_GOAL_: Can you give the lines as a JSON list of strings, one per line with blank lines left out, starting at the line that contains "What is the" and ending with the last line?
** Begin DATA EXCERPTS **
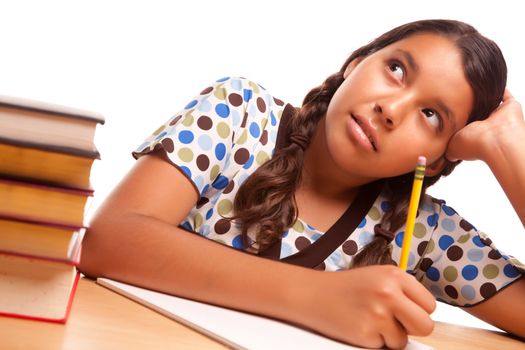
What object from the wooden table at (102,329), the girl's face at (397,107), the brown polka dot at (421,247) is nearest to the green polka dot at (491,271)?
the brown polka dot at (421,247)

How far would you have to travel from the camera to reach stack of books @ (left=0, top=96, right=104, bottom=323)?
0.59 meters

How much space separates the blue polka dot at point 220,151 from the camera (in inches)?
44.9

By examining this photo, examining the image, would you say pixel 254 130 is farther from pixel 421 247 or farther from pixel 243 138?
pixel 421 247

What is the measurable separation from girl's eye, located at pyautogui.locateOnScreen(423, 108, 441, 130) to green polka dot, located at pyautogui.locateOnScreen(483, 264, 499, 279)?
26 centimetres

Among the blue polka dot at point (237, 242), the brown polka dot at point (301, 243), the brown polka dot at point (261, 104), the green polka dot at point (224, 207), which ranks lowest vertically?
** End DATA EXCERPTS **
_FULL ANSWER_:
[
  "What is the measurable separation from girl's eye, located at pyautogui.locateOnScreen(423, 108, 441, 130) to green polka dot, located at pyautogui.locateOnScreen(483, 264, 499, 279)?",
  "26 centimetres",
  "Among the blue polka dot at point (237, 242), the brown polka dot at point (301, 243), the brown polka dot at point (261, 104), the green polka dot at point (224, 207), which ranks lowest vertically?"
]